[Scene-based spatial questions]
==*==
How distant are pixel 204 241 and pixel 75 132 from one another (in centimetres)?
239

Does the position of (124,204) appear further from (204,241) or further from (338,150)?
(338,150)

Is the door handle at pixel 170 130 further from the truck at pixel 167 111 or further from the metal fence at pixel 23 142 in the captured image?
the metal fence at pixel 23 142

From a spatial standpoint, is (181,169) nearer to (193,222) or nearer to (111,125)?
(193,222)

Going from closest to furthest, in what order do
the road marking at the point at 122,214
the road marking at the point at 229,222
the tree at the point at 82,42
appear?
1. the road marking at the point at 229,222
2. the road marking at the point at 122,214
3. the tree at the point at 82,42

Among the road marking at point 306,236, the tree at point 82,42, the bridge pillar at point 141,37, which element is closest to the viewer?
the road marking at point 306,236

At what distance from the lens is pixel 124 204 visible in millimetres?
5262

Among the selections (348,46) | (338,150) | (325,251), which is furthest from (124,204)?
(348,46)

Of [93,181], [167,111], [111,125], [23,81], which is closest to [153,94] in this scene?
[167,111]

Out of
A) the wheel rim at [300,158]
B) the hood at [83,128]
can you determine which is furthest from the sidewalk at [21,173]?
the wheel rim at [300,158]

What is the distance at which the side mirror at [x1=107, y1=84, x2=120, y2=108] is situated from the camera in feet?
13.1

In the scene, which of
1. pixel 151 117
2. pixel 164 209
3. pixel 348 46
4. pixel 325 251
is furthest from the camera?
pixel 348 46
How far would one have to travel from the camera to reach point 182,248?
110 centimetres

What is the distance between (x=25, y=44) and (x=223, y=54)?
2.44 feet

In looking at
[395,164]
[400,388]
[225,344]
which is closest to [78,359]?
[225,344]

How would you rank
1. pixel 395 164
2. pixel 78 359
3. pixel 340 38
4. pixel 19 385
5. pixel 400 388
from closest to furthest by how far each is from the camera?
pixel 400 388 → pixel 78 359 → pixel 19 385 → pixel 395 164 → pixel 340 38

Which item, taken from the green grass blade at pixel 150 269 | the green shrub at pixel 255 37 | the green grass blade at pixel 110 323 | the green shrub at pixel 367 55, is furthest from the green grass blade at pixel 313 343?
==*==
#### AIM OF THE TASK:
Arrange the material as a two-column CSV with the headers text and answer. Start at the line that contains "Does the position" and stop after the line that contains "3. the tree at the point at 82,42"; give each text its own row alongside its answer, put every field in quotation marks, and replace line breaks with spaces.

#### EXERCISE SOLUTION:
text,answer
"Does the position of (124,204) appear further from (204,241) or further from (338,150)?","(338,150)"
"Is the door handle at pixel 170 130 further from the truck at pixel 167 111 or further from the metal fence at pixel 23 142 in the captured image?","the metal fence at pixel 23 142"
"From a spatial standpoint, is (181,169) nearer to (193,222) or nearer to (111,125)?","(193,222)"
"Going from closest to furthest, in what order do the road marking at the point at 122,214 the road marking at the point at 229,222 the tree at the point at 82,42 appear?","1. the road marking at the point at 229,222 2. the road marking at the point at 122,214 3. the tree at the point at 82,42"